### TEXT SEGMENT

- Born: Robert Wayne Dawson May 9, 1924 Des Moines, Iowa, U.S.
- Died: October 20, 2014 (aged 90) Eau Claire, Wisconsin, U.S.
- Other name: Sheriff Bob
- Education: Drake University (BA) American Institute of the Air
- Occupations: Children's television presenter, actor, television producer, meteorologist
- Years active: 1954–2014
- Spouse: Margaret
- Children: 2

= Bob Dawson (television host) =

American television personality

Robert Wayne Dawson (May 9, 1924 – October 20, 2014), or "Sheriff Bob", was an American television personality, meteorologist, and producer. Dawson was famous for creating and hosting the children's television series Sheriff Bob, which featured his kind-hearted personality and direct connection to his young audiences. The program aired from 1954 until 1978.

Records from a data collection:
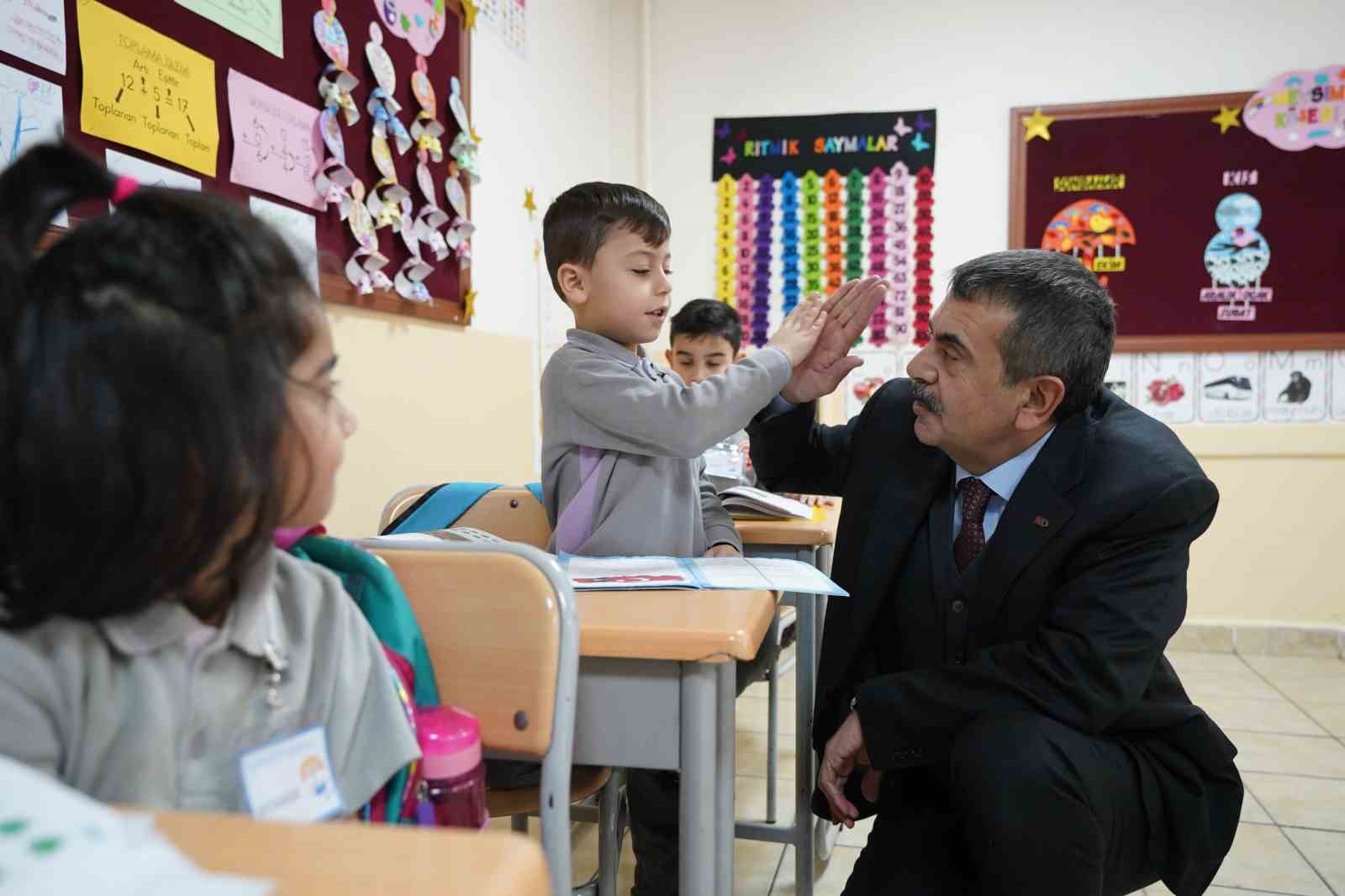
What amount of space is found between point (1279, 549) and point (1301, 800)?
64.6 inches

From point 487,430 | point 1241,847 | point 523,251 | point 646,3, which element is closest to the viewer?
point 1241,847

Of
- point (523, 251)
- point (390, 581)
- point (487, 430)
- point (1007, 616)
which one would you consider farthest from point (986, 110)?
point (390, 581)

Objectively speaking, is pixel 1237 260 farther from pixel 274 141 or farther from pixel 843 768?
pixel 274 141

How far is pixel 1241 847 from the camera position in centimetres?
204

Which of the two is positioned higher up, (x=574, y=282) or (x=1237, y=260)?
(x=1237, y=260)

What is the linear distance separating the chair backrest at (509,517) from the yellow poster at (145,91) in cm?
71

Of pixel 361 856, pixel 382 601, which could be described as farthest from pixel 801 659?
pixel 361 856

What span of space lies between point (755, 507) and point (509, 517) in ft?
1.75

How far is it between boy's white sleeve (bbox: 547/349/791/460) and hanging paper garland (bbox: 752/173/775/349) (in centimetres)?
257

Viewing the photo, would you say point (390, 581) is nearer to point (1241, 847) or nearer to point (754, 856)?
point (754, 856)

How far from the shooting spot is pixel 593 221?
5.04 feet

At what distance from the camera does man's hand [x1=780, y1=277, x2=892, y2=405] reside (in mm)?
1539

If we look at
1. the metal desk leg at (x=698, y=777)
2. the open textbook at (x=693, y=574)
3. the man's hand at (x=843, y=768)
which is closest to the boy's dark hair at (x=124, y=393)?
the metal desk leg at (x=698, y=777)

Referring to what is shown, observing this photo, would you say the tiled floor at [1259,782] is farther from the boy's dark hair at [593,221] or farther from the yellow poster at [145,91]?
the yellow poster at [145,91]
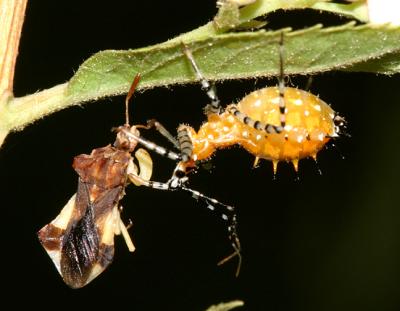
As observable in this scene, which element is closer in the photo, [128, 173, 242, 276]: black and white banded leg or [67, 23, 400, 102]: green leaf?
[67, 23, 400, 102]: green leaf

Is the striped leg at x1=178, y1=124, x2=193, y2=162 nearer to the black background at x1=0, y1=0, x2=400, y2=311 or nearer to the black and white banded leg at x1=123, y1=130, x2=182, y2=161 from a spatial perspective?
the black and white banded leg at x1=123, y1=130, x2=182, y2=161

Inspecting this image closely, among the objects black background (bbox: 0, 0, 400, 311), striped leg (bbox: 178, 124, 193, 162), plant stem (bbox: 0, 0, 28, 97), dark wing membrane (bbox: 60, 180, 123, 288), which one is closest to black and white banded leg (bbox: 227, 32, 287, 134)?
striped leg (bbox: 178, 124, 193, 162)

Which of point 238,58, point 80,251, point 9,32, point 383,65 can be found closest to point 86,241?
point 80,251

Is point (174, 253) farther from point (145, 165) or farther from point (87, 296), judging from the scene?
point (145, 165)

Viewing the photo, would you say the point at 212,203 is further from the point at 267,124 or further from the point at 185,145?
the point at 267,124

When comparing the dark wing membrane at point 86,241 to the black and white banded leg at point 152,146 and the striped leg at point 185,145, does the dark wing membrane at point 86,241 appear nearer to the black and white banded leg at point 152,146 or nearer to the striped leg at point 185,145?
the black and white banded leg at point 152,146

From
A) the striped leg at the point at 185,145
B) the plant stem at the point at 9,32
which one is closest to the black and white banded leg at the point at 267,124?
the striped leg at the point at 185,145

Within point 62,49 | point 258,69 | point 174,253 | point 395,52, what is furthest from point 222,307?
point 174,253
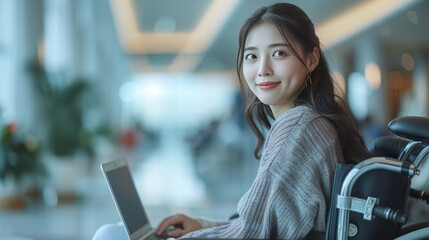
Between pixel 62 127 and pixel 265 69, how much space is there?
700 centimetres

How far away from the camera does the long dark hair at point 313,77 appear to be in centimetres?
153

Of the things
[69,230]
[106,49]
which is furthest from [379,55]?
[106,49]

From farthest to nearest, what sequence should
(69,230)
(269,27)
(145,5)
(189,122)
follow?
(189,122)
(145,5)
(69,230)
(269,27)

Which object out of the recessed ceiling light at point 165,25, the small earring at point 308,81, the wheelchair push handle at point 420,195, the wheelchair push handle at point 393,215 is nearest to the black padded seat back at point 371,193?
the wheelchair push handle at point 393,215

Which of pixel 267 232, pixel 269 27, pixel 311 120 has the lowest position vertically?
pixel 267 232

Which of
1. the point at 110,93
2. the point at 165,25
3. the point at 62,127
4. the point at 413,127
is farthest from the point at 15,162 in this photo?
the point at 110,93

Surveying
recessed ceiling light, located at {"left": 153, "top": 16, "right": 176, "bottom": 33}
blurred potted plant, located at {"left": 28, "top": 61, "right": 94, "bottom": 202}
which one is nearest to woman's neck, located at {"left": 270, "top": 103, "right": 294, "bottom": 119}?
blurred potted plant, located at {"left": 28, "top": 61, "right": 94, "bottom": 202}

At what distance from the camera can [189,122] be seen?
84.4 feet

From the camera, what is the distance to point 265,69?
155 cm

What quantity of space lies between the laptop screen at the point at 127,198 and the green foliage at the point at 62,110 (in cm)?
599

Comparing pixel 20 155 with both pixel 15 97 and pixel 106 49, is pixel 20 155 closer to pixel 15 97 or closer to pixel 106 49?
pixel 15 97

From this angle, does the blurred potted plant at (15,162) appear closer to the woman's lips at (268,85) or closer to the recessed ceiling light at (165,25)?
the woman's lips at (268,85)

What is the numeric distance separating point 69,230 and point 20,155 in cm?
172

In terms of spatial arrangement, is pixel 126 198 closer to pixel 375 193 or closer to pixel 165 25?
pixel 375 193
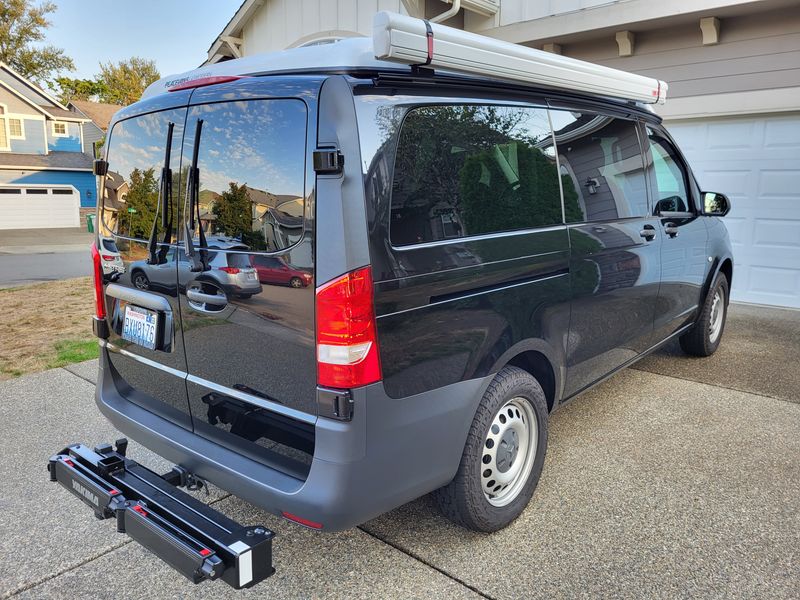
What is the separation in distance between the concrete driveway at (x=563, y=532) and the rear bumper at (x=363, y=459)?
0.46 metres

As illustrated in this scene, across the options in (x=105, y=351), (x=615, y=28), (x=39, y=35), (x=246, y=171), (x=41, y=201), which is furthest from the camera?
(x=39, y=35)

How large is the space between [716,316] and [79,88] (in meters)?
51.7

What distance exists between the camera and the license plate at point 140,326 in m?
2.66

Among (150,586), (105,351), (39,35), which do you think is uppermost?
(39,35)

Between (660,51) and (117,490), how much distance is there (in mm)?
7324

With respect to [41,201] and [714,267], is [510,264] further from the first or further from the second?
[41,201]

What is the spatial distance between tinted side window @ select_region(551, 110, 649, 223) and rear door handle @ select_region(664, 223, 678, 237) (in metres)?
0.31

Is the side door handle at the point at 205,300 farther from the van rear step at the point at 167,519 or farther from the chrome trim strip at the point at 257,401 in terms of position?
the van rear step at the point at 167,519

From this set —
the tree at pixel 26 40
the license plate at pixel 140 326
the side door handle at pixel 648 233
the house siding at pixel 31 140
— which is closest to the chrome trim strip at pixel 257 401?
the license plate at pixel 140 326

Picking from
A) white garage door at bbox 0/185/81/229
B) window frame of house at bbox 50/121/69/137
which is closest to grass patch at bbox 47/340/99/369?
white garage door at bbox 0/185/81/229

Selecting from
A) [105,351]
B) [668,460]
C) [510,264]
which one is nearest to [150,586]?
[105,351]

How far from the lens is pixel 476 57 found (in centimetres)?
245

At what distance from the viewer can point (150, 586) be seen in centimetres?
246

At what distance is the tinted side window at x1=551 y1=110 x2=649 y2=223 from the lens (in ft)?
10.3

### ACTIONS TO TAKE
(1) According to the article on Bob Dawson, during which years did Sheriff Bob air?
(2) Go on with the article on Bob Dawson, starting after its last sentence.
This listing comes from a separate source.

### RESPONSES IN ORDER
(1) From 1954 until 1978.

(2)
== Early and personal life ==
Dawson was born in Des Moines, Iowa on May 9, 1924, the son of Leland Wayne and Lillian Opal Dawson. After high school he attended Drake University and the American Institute of the Air, studying Radio Broadcasting. Dawson served his country in the U.S. Army during World War II as an Artillery Sergeant, where he received the Bronze Star.

Throughout the years, Dawson worked a variety of jobs. Following the war, he worked as the morning DJ at KCBC and as an on-air announcer at KGTV in Des Moines. He later moved to Eau Claire where he worked at WEAU for 24 years, then in public relations at the Eau Claire Consumer's Cooperative for 11 years. Dawson worked for a short time at Luther Hospital and was elected to serve on the Eau Claire County Board for several years.

== Television career ==
In 1954, Dawson began working at WEAU, a Wisconsin television station. Dawson was the meteorologist during newscasts. Dawson created the Sheriff Bob program for the station in 1954. The show ran for about 25 years and featured a live studio audience of children. Dawson also visited children in area hospitals, boosting their spirits and making them smile.

== Death and honors ==
Dawson died in 2014 at the age of 90. He is interred at Rest Haven Cemetery.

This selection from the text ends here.